The Science of Hunger: How to Control It and Fight Cravings

Whether you’re trying to lose weight, maintain weight loss or just stay healthy, at some point, you’re going to get hungry. But simply eating whenever the urge strikes isn’t always the healthiest response — and that’s because hunger isn’t as straightforward as you may think.

A complex web of signals throughout the brain and body drives how and when we feel hungry. And even the question of why we feel hungry is not always simple to answer. The drive to eat comes not only from the body’s need for energy, but also a variety of cues in our environment and a pursuit of pleasure.

To help you better understand and control your hunger, Live Science talked to the researchers who have looked at hunger every which way, from the molecular signals that drive it to the psychology of cravings. Indeed, we dug into the studies that have poked and prodded hungry people to find out exactly what’s going on within their bodies. We found that fighting off that hungry feeling goes beyond eating filling foods (though those certainly help!). It also involves understanding your cravings and how to fight them, and how other lifestyle choices — such as sleep, exercise and stress — play a role in how the body experiences hunger.

Here is what we found about the science of hunger and how to fight it.

Jump to section:

  • What is hunger? Homeostatic vs. hedonic
  • Controlling hunger in the short term – cravings
  • Controlling hunger in the long term
  • What about “hunger blocking” supplements?

What is hunger? Homeostatic vs. hedonic

Before we begin, it’s important to understand exactly what hunger is — what’s going on inside your brain and body that makes you say, “I’m hungry”?

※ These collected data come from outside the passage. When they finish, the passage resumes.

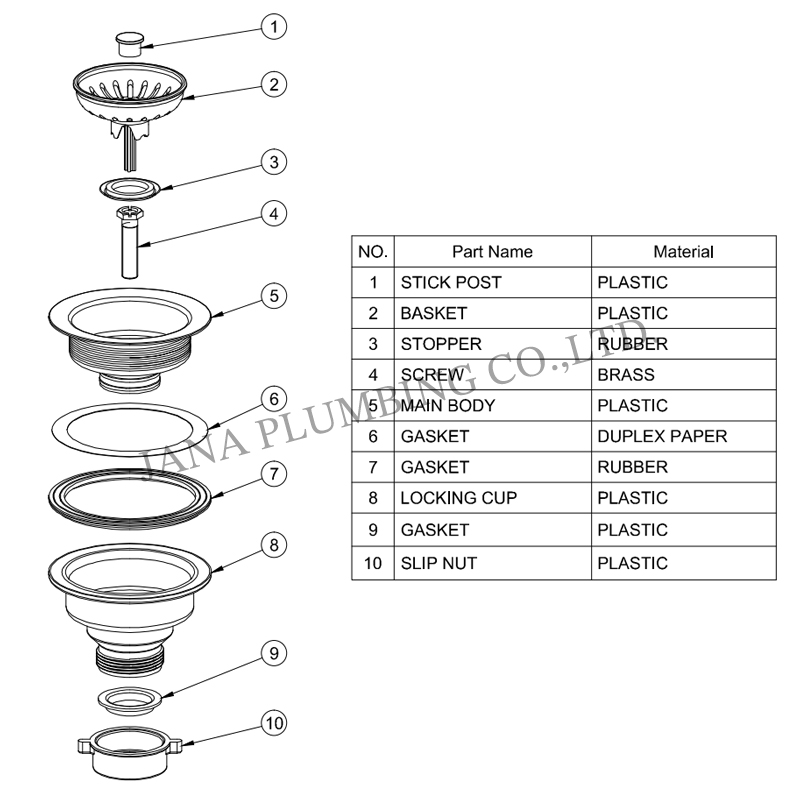 1
2
3
4
5
6
7
8
9
10

| NO. | Part Name | Material |
|---|---|---|
| 1 | STICK POST | PLASTIC |
| 2 | BASKET | PLASTIC |
| 3 | STOPPER | RUBBER |
| 4 | SCREW | BRASS |
| 5 | MAIN BODY | PLASTIC |
| 6 | GASKET | DUPLEX PAPER |
| 7 | GASKET | RUBBER |
| 8 | LOCKING CUP | PLASTIC |
| 9 | GASKET | PLASTIC |
| 10 | SLIP NUT | PLASTIC |

JANA PLUMBING CO.,LTD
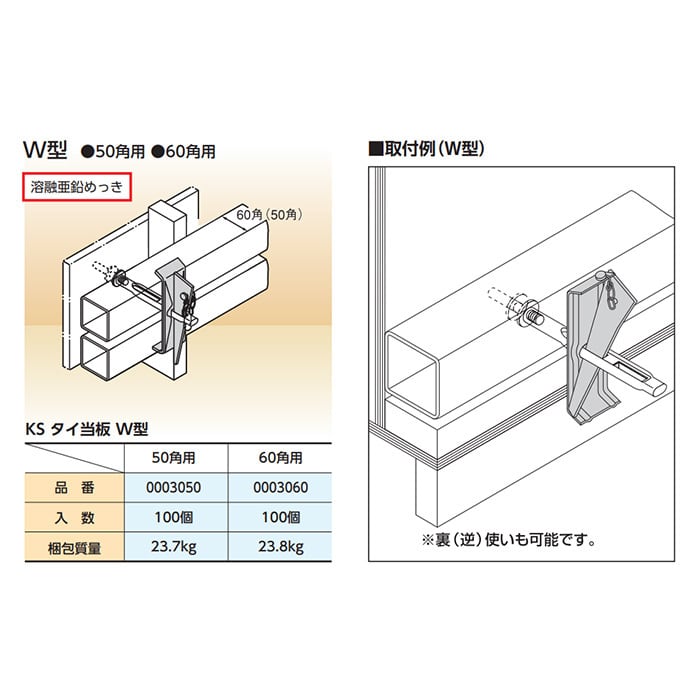 W型 ●50角用 ●60角用

溶融亜鉛めっき

60角（50角）

KS タイ当板 W型

| | 50角用 | 60角用 |
|---|---|---|
| 品　番 | 0003050 | 0003060 |
| 入　数 | 100個 | 100個 |
| 梱包質量 | 23.7kg | 23.8kg |

■取付例（W型）

※裏（逆）使いも可能です。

As it turns out, feeling hungry can mean at least two things, and they are pretty different, said Michael Lowe, a professor of psychology at Drexel University in Philadelphia.

Of course, there’s the traditional concept of hunger: when you haven’t eaten in several hours, your stomach is starting to grumble and you’re feeling those usual bodily sensations associated with hunger, Lowe said. This feeling of hunger stems from your body’s need for calories; the need for energy prompts the signal that it’s time to eat, he said.

Researchers refer to this type of hunger as “homeostatic hunger,” Lowe told Live Science.

Homeostatic hunger is driven by a complex series of signals throughout the body and brain that tell us we need food for fuel, said Dr. Amy Rothberg, director of the Weight Management Clinic and an assistant professor of internal medicine in the University of Michigan Health System’s Division of Metabolism, Endocrinology and Diabetes.

Hormones in the body signal when energy stores are running low. When this occurs, levels of ghrelin (sometimes referred to as the “hunger hormone”) start to rise, but then become suppressed as soon as a person starts eating, Rothberg said. In addition, as food travels through the body, a series of satiety responses (which signal fullness) are fired off, starting in the mouth and continuing down through the stomach and the small intestine, she said. These signals tell the brain, “Hey, we’re getting food down here!”

And up in the brain, another series of signals is at work, Rothberg said. These are the sets of opposing signals: the hunger-stimulating (“orexigenic”) peptides, and the hunger-suppressing (“anorexigenic”) peptides, she said. These peptides are hormones that are responsible for telling the brain that a person needs to eat or that a person feels full.

Unsurprisingly, the best way to get rid of homeostatic hunger is to eat. And your best bet to maintain that full feeling for a healthy amount of time is to eat nutritious foods that, well, fill you up, Rothberg told Live Science. [Diet and Weight Loss: The Best Ways to Eat]

A diet that contains fiber and lean protein is very filling, Rothberg said. And protein is the most filling of the macronutrients, she said. Indeed, a recent meta-analysis study in the Journal of the Academy of Nutrition and Dietetics concluded that eating larger amounts of protein does increase feelings of fullness compared to eating smaller amounts of protein. [Which Types of Foods Are The Most Filling?]

But it’s also important to be careful about certain foods. Zero-calorie sweeteners, for example, can confuse fullness signals and trick your brain into thinking you haven’t eaten much when you actually have, thus leading you to eat more, Rothberg said. (There is much debate among health experts about the effects of these sweeteners in the body. For example, although they may help people control their blood sugar levels, evidence is mixed on whether they help people lower their calorie intake or lose weight. In our interview with her, Rothberg was referring specifically to how zero-calorie sweeteners may impact feelings of hunger and fullness.)

Another food group to be careful about is ultraprocessed foods, which are loaded with fat and sugar. People don’t just eat for calories, they eat for pleasure, but foods like these can drive the brain to want more of them, essentially overpowering the normal fullness signals firing in the brain, Rothberg said.(Ultraprocessed foods are those that, in addition to sugar, salt, oils and fats, include additives like emulsifiers, flavors and colors — think potato chips or frozen pizza.)